Another time, when playing at the library, my son and another boy were fighting over a toy. As I was about to lean in and give some encouraging words and label a few emotions at play, the other mother waved me off with an air of superiority and told me to let them work it out.
After having one easy kid who has learned to compose himself and after probably reading a couple of parenting books, she appeared to believe that she possessed the divine parenting skills required to inspire child-rearing perfection. That’s fine. When she has her second who slaps and doesn’t like to nap, I hope she isn’t moved to screaming into her bath towel. I let her alpha the moment, because quite frankly, any scenario that comes out of that tussle is an example of real life.
Sometimes I hover and sometimes I give space. I pick my moments. I find less consistency in my parenting than I predicted, because factors are forever and ever changing. But, the bottom line is that I try to inspire compassion even if my level of intervening varies. And if my kid socializes like an asshole, I make effort to step in a little harder the next time.
If you were to be standing at the train station, wearing your headphones and bobbing along to some of your favorite tunes while your eyes stay fixed on the tracks, you might be alarmed if someone tapped you on the shoulder from behind. If they asked to borrow your headphones and have a listen, would you share? No, because it’s fucking weird! Or maybe you do, reluctantly, because you haven’t yet figured out how to handle weird. But, the whole experience gives you a funny taste in your mouth, regardless.

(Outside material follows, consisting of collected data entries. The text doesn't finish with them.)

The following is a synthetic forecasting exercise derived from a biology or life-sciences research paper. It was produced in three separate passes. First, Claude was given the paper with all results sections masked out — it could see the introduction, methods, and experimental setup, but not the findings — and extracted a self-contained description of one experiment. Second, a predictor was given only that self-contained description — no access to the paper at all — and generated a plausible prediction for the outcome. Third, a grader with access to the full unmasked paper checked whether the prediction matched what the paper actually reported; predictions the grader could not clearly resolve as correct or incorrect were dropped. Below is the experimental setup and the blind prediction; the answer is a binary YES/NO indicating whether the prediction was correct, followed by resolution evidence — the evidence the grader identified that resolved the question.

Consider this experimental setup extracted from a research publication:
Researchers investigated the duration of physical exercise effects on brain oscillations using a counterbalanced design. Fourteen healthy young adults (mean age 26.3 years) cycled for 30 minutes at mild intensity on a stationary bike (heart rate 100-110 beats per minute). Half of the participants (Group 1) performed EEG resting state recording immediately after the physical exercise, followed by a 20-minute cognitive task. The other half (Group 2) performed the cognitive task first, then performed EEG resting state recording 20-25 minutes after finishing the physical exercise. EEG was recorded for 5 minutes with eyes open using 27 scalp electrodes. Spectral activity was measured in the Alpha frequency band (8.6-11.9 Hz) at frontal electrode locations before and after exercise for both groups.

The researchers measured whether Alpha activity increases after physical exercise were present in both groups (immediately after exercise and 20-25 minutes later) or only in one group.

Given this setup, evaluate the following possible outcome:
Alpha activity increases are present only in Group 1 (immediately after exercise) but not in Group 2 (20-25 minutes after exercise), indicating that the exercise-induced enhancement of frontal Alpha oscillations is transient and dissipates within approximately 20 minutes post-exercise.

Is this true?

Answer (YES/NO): NO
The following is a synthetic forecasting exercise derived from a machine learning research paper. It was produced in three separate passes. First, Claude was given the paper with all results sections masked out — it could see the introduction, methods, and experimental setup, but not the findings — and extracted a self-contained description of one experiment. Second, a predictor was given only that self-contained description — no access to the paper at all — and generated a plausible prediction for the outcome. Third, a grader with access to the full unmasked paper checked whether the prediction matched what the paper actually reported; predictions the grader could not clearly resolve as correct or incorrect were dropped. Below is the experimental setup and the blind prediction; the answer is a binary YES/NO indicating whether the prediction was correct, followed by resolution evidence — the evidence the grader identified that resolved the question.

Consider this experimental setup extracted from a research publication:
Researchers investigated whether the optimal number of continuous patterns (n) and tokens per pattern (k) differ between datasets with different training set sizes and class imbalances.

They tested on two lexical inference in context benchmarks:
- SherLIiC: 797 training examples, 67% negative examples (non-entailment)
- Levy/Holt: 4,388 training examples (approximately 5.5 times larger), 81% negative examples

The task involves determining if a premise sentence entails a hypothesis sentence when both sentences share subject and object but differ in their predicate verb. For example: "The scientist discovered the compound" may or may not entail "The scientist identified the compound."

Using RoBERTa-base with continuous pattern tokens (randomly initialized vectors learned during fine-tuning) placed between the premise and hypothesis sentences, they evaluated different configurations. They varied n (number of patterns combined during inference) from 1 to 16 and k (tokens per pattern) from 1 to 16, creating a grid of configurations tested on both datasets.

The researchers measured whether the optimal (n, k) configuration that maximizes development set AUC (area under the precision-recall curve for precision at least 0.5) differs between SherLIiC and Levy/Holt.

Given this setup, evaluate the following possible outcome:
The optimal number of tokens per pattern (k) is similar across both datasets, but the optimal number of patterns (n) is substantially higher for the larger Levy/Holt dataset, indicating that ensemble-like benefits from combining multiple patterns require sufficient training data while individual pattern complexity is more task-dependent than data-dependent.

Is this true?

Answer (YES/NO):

Now, imagine that you’re at a sports bar sharing a basket of cheese curds with your friends (okay, you got me—I’m from Wisconsin) and playing a round of darts. If someone unknown to you approaches you and asks that you share your cheese curds with them, it’s totally creepy, right? But, what if they ask to use the dart board when you’re done? Well, that, you grant them. And if you don’t, you’re a selfish dick and word will get around.
There’s a difference between the aforementioned sharing requests, and I don’t expect a two-year-old to recognize it.
The “share everything” mindset we develop during early childhood becomes obsolete in adulthood. When children enter this world, they are equipped with childish ids (thank you, undergrad psych classes) and selfish agendas as a means of survival. They want what they want and screw everybody else. Their parents and caretakers lovingly provide for them, assure them, and guide them to think of the interest of others.
The new mindset that I try to pass on to my children beyond the sharing stage is to think of others with as much regard as they think about themselves. The most organic way to break them of their insistence on fulfilling their own needs is to guide them through their sharing opportunities at a young age, no matter how painful. It shapes their very core to make compassion their new instinct.
Kids are a lot more adaptable and resilient than we give them credit for. We constantly cycle through life on a journey of learning, unlearning, and learning how to generalize the information (thank you, graduate-level behavior classes) we receive appropriately in relevant situations. First, we learn to say hello to everyone. Then, we’re taught to never talk to strangers. First, we are taught to be polite to everyone. Then, we’re taught to stand up for ourselves. First, we are taught that letters and numbers are two separate entities. Then, we learn algebra.
So, I’m going to be over here, teaching my kids to share. And if I see you over there, empowering your kids not to share, I’ll hear you loud and clear. I see you, I hear you, even if I don’t agree with you. I’ll do me, and you do you.